What kind of weird experiences are you talking about?

“Like the sour toe cocktail in the Yukon. We think it’s quirky, but it’s completely crazy. Tell any foreign person about this drink – how it’s got a severed human toe that your lips are supposed to touch when you have your drink – and they’ll think you’re crazy.

“There’s a -110 Celsius sauna at Sparkling Hill in Vernon. B.C. It’s the only cold sauna in North America. You walk through these rooms in three minutes at minus 110 Celsius in a bathing suit. It’s supposed to do things for psoriasis and arthritis if you do something like 10 sessions over the course of a certain period. It’s bizarre.

“There’s a haunted prison in Ottawa that’s now a hostel. The last public hanging in Canada took place there and it’s haunted as hell. You’re locked in there and there are all these doors slamming and creaks. I had to pee in the middle of the night and I was afraid to leave my cell. I had to take my video camera because ghosts don’t like them.”

How else are your bucket-list books different from others?

“There are plenty of books out there that are weighed down with facts. What we did is a series of stories with a companion website. It’s kind of guidebook 2.0, where you read the stories and identify with me as a person and a writer – I try to use a lot of humour and a lot of character – but then you go to the website for the detailed stuff.

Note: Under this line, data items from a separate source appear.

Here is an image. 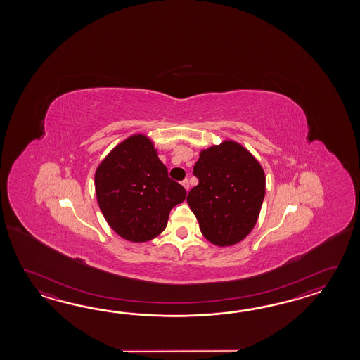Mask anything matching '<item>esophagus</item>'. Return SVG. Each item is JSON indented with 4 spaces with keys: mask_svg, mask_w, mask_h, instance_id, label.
Listing matches in <instances>:
<instances>
[{
    "mask_svg": "<svg viewBox=\"0 0 360 360\" xmlns=\"http://www.w3.org/2000/svg\"><path fill=\"white\" fill-rule=\"evenodd\" d=\"M181 184H183V186L186 191H189V180H188V179H184Z\"/></svg>",
    "mask_w": 360,
    "mask_h": 360,
    "instance_id": "obj_1",
    "label": "esophagus"
}]
</instances>
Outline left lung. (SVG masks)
<instances>
[{
  "mask_svg": "<svg viewBox=\"0 0 360 360\" xmlns=\"http://www.w3.org/2000/svg\"><path fill=\"white\" fill-rule=\"evenodd\" d=\"M199 184L188 205L202 234L220 247L236 245L250 234L265 197V174L245 146L226 140L202 150L193 169Z\"/></svg>",
  "mask_w": 360,
  "mask_h": 360,
  "instance_id": "1",
  "label": "left lung"
}]
</instances>
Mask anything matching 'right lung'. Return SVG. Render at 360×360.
Listing matches in <instances>:
<instances>
[{"instance_id":"right-lung-1","label":"right lung","mask_w":360,"mask_h":360,"mask_svg":"<svg viewBox=\"0 0 360 360\" xmlns=\"http://www.w3.org/2000/svg\"><path fill=\"white\" fill-rule=\"evenodd\" d=\"M100 210L109 226L130 242L160 236L169 211L186 191L171 180L150 139L134 135L108 154L95 172Z\"/></svg>"}]
</instances>
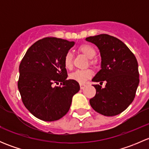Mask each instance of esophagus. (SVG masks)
<instances>
[{"instance_id":"1","label":"esophagus","mask_w":149,"mask_h":149,"mask_svg":"<svg viewBox=\"0 0 149 149\" xmlns=\"http://www.w3.org/2000/svg\"><path fill=\"white\" fill-rule=\"evenodd\" d=\"M86 84H80V88H81V89H84V88H85V86H86Z\"/></svg>"}]
</instances>
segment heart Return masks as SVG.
<instances>
[{
    "instance_id": "obj_1",
    "label": "heart",
    "mask_w": 149,
    "mask_h": 149,
    "mask_svg": "<svg viewBox=\"0 0 149 149\" xmlns=\"http://www.w3.org/2000/svg\"><path fill=\"white\" fill-rule=\"evenodd\" d=\"M79 51L85 55L87 58H89V63L91 65H96L97 61L94 59V57L97 55V50L92 45L89 44L81 45L79 47ZM73 55L70 51L66 52L63 59V63L65 68L71 69L73 68ZM93 76V71L91 69L87 68L84 70H76L70 73L69 77L71 80L77 81L80 84H84Z\"/></svg>"
}]
</instances>
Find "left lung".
Returning <instances> with one entry per match:
<instances>
[{"label":"left lung","mask_w":149,"mask_h":149,"mask_svg":"<svg viewBox=\"0 0 149 149\" xmlns=\"http://www.w3.org/2000/svg\"><path fill=\"white\" fill-rule=\"evenodd\" d=\"M100 51L102 69L92 81H106L104 88L94 85L96 94L90 99L91 107L105 116H115L125 110L136 96L139 84L137 60L119 39L106 34L88 37Z\"/></svg>","instance_id":"8db88e82"}]
</instances>
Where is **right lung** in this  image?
I'll list each match as a JSON object with an SVG mask.
<instances>
[{
	"instance_id": "add662e5",
	"label": "right lung",
	"mask_w": 149,
	"mask_h": 149,
	"mask_svg": "<svg viewBox=\"0 0 149 149\" xmlns=\"http://www.w3.org/2000/svg\"><path fill=\"white\" fill-rule=\"evenodd\" d=\"M73 45L74 42L45 37L30 47L21 61L18 88L22 102L38 119H61L68 112L73 96L80 90L77 81L67 80L63 63L66 52Z\"/></svg>"
}]
</instances>
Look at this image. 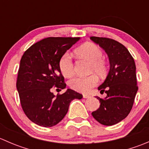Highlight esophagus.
<instances>
[{
  "label": "esophagus",
  "mask_w": 149,
  "mask_h": 149,
  "mask_svg": "<svg viewBox=\"0 0 149 149\" xmlns=\"http://www.w3.org/2000/svg\"><path fill=\"white\" fill-rule=\"evenodd\" d=\"M83 97L84 99H88V98H91V96L88 95V94H84Z\"/></svg>",
  "instance_id": "esophagus-1"
}]
</instances>
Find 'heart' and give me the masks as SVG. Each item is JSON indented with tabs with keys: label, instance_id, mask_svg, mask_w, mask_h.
I'll list each match as a JSON object with an SVG mask.
<instances>
[{
	"label": "heart",
	"instance_id": "heart-1",
	"mask_svg": "<svg viewBox=\"0 0 149 149\" xmlns=\"http://www.w3.org/2000/svg\"><path fill=\"white\" fill-rule=\"evenodd\" d=\"M78 56L91 62L90 71L95 72L99 76H102L107 70L106 64L102 58L103 52L100 47L94 43H86L75 50ZM59 68L62 74L65 77H70L74 73V66L71 57L68 53H65L59 61ZM98 84V79L94 75L88 77H75L69 81V86L72 89L82 93H87Z\"/></svg>",
	"mask_w": 149,
	"mask_h": 149
}]
</instances>
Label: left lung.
I'll return each instance as SVG.
<instances>
[{
  "label": "left lung",
  "mask_w": 149,
  "mask_h": 149,
  "mask_svg": "<svg viewBox=\"0 0 149 149\" xmlns=\"http://www.w3.org/2000/svg\"><path fill=\"white\" fill-rule=\"evenodd\" d=\"M90 39L104 49L109 61L107 76L98 87L107 97H96L100 106L91 115L100 124L113 125L125 119L133 107L138 91L136 64L127 48L118 42L104 37Z\"/></svg>",
  "instance_id": "1"
}]
</instances>
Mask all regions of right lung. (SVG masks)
Here are the masks:
<instances>
[{
	"label": "right lung",
	"instance_id": "obj_1",
	"mask_svg": "<svg viewBox=\"0 0 149 149\" xmlns=\"http://www.w3.org/2000/svg\"><path fill=\"white\" fill-rule=\"evenodd\" d=\"M80 37H47L31 45L20 61L16 88L25 115L42 127H52L65 116L69 105L83 96L68 88L55 97L53 86L63 89L66 84L59 68V61Z\"/></svg>",
	"mask_w": 149,
	"mask_h": 149
}]
</instances>
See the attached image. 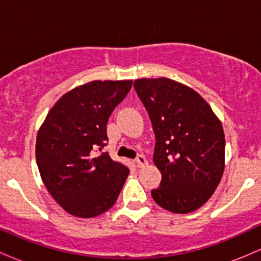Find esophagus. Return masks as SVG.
<instances>
[{
  "label": "esophagus",
  "instance_id": "1",
  "mask_svg": "<svg viewBox=\"0 0 261 261\" xmlns=\"http://www.w3.org/2000/svg\"><path fill=\"white\" fill-rule=\"evenodd\" d=\"M135 162H136V164H137V167H139V168H141V167H143V166H146V164H147V160H146V157L143 154L137 155Z\"/></svg>",
  "mask_w": 261,
  "mask_h": 261
}]
</instances>
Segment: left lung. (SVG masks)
Returning <instances> with one entry per match:
<instances>
[{
  "label": "left lung",
  "mask_w": 261,
  "mask_h": 261,
  "mask_svg": "<svg viewBox=\"0 0 261 261\" xmlns=\"http://www.w3.org/2000/svg\"><path fill=\"white\" fill-rule=\"evenodd\" d=\"M134 87L155 135L153 162L162 181L152 197L174 214L195 211L222 178V124L201 95L181 83L166 77L141 79Z\"/></svg>",
  "instance_id": "8db88e82"
}]
</instances>
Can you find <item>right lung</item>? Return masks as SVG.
<instances>
[{
    "label": "right lung",
    "mask_w": 261,
    "mask_h": 261,
    "mask_svg": "<svg viewBox=\"0 0 261 261\" xmlns=\"http://www.w3.org/2000/svg\"><path fill=\"white\" fill-rule=\"evenodd\" d=\"M133 81H93L62 95L38 133L35 155L41 179L55 201L76 217L91 218L115 203L127 167L107 146L110 114Z\"/></svg>",
    "instance_id": "1"
}]
</instances>
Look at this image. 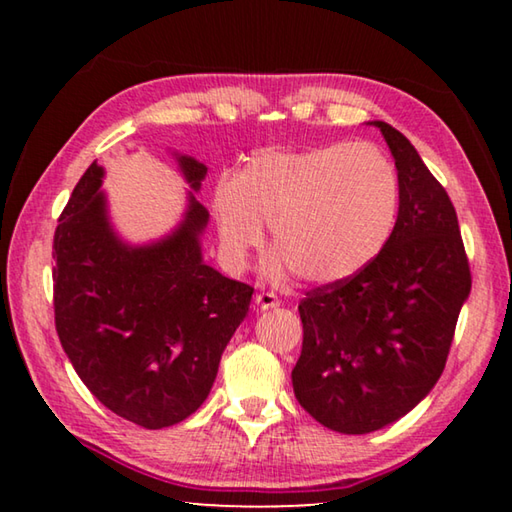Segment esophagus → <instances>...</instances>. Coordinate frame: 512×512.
<instances>
[{"mask_svg": "<svg viewBox=\"0 0 512 512\" xmlns=\"http://www.w3.org/2000/svg\"><path fill=\"white\" fill-rule=\"evenodd\" d=\"M255 305L259 309H275V307H280V298H277L275 293L262 291V293H257V296H255Z\"/></svg>", "mask_w": 512, "mask_h": 512, "instance_id": "obj_1", "label": "esophagus"}]
</instances>
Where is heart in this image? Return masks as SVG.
<instances>
[{
	"instance_id": "heart-1",
	"label": "heart",
	"mask_w": 512,
	"mask_h": 512,
	"mask_svg": "<svg viewBox=\"0 0 512 512\" xmlns=\"http://www.w3.org/2000/svg\"><path fill=\"white\" fill-rule=\"evenodd\" d=\"M402 185L393 160L370 142L264 151L216 187L212 214L223 257L241 266L271 230L273 271L314 284L361 273L391 241Z\"/></svg>"
}]
</instances>
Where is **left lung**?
<instances>
[{
    "label": "left lung",
    "mask_w": 512,
    "mask_h": 512,
    "mask_svg": "<svg viewBox=\"0 0 512 512\" xmlns=\"http://www.w3.org/2000/svg\"><path fill=\"white\" fill-rule=\"evenodd\" d=\"M402 185L400 216L375 262L300 302L302 352L293 393L339 433H370L420 404L445 370L472 275L445 187L406 137L372 121Z\"/></svg>",
    "instance_id": "left-lung-1"
}]
</instances>
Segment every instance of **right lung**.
<instances>
[{"mask_svg": "<svg viewBox=\"0 0 512 512\" xmlns=\"http://www.w3.org/2000/svg\"><path fill=\"white\" fill-rule=\"evenodd\" d=\"M198 192L203 162L178 155ZM103 167L76 183L54 235V314L76 375L119 418L162 429L201 406L219 361L246 318L253 287L203 262L205 207L189 192L176 230L131 246L112 228Z\"/></svg>", "mask_w": 512, "mask_h": 512, "instance_id": "1", "label": "right lung"}]
</instances>
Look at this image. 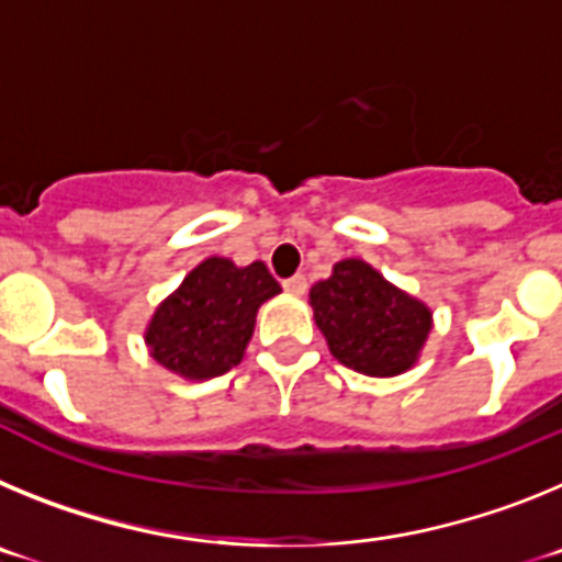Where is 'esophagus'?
Wrapping results in <instances>:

“Each chapter is maybe 600 to 1,500 words, and you can read it in your own time or go back to what interests you – maybe heli-yoga in the Rockies. I said when I started this that each story has to inspire, entertain and inform people or I won’t write it. I’m passionate about one-of-a-kind travel. Driving the Labrador Highway with gas stations 400 kilometres apart – that’s something you can’t do anywhere else and the scenery is amazing, cutting through this awesome area the size of Japan. I went to PEI but rode the length of the island on a bike.”

So, what’s next for you?

“I’m on a 10-city speaking tour next month that includes Ottawa, Montreal, Moncton, Fredericton and Halifax. I’m driving with Mom. She’s 63 or 64. She’ll be my road crew and set up the tour; calling ahead and that sort of thing. It’s like Seth Rogen in The Guilt Trip; just me and my Jewish mother criticizing each night’s tour.”